Multimodal GraphRAG for Codebase Comprehension
💡 The Engineering Intelligence Hub builds AST-aware knowledge graphs to understand code like a senior engineer, by meaning and structural relationships.
Instead of naive text chunking, the system uses Abstract Syntax Tree (AST) parsing to split code into logical blocks (functions, classes), extracts entities and relationships with an LLM, and stores:
- Graph Storage: relationships and nodes in Neo4j
- Vector Storage: semantic chunks embedded and stored in MongoDB Atlas Vector Search
This hybrid approach enables structurally aware retrieval and accurate answers to architectural queries.
The architecture is divided into two main components: the ingestion pipeline and the hybrid retrieval engine.
- AST Parsing: Tree-sitter traverses the repository to semantically extract functions, classes, and docstrings without breaking code logic.
- Entity & Relationship Extraction: An LLM processes code chunks to identify relational edges (e.g.,
ClassA→ INHERITS →ClassB,functionX()→ CALLS →functionY()). - Dual Storage:
- Graph storage in Neo4j for relationships and nodes
- Vector storage in MongoDB Atlas Vector Search for semantic chunks
- Intent Parsing: Users submit natural language queries (e.g., "How does the checkout route connect to the database?").

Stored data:
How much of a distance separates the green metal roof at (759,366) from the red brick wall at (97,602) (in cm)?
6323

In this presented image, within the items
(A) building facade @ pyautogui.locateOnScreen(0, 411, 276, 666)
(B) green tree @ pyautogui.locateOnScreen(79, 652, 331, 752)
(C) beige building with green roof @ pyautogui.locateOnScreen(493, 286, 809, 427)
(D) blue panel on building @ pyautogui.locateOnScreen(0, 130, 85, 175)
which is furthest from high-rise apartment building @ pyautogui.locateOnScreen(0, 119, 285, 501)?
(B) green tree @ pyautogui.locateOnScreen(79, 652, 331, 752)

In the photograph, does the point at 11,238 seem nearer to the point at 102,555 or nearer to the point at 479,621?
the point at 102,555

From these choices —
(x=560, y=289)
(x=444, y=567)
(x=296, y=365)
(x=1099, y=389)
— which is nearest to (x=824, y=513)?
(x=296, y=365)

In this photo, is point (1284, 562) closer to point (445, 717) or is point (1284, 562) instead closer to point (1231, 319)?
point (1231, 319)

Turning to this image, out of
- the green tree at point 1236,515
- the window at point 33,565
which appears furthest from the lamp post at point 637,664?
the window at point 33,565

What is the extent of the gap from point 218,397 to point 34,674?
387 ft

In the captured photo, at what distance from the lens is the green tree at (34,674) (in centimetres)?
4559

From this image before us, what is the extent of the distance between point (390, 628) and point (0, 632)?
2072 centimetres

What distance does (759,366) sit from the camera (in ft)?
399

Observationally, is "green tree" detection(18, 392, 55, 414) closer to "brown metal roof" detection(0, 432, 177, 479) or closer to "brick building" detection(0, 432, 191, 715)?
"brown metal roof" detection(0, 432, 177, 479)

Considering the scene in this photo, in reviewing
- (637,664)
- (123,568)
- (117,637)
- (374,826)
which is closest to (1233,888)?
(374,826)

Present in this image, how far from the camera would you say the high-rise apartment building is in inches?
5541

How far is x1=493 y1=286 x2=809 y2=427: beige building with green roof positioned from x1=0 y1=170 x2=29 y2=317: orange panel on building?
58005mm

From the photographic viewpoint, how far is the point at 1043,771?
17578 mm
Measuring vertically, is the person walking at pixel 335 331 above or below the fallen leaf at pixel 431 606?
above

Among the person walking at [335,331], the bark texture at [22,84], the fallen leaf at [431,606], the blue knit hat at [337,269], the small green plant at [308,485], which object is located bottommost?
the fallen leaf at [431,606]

■ **Set of tasks**
1. Rewrite the GraphRAG passage starting with "Multimodal GraphRAG for" and going on through "breaking code logic.", replacing "hybrid retrieval engine" with "hybrid query engine".
2. Write the next part of the GraphRAG passage, continuing from its last sentence.
The rows stand apart from the GraphRAG passage.

■ **Response list**
1.
Multimodal GraphRAG for Codebase Comprehension
💡 The Engineering Intelligence Hub builds AST-aware knowledge graphs to understand code like a senior engineer, by meaning and structural relationships.
Instead of naive text chunking, the system uses Abstract Syntax Tree (AST) parsing to split code into logical blocks (functions, classes), extracts entities and relationships with an LLM, and stores:
- Graph Storage: relationships and nodes in Neo4j
- Vector Storage: semantic chunks embedded and stored in MongoDB Atlas Vector Search
This hybrid approach enables structurally aware retrieval and accurate answers to architectural queries.
The architecture is divided into two main components: the ingestion pipeline and the hybrid query engine.
- AST Parsing: Tree-sitter traverses the repository to semantically extract functions, classes, and docstrings without breaking code logic.

2.
- Vector Search: The query is embedded and MongoDB Atlas returns the top-K semantically relevant chunks.
- Graph Traversal: Entities from vector hits are expanded via Cypher queries in Neo4j to retrieve neighbors (parents, children, dependencies).
- LLM Synthesis: Vector and graph context are combined and fed to an LLM to generate accurate, citation-backed responses.
- Frontend: Next.js, Tailwind CSS
- Backend API & ML Pipeline: Python (FastAPI)
- AST Parser: Tree-sitter
- Graph Database: Neo4j
- Vector Database: MongoDB Atlas Vector Search
- Embeddings & LLM: BGE-m3 / OpenAI
To ensure production-grade accuracy, the retrieval engine is evaluated using:
- Mean Reciprocal Rank (MRR): Measures rank of the correct target file in retrieval results.
- Context Precision: Ensures retrieved graph neighbors are relevant to the user query.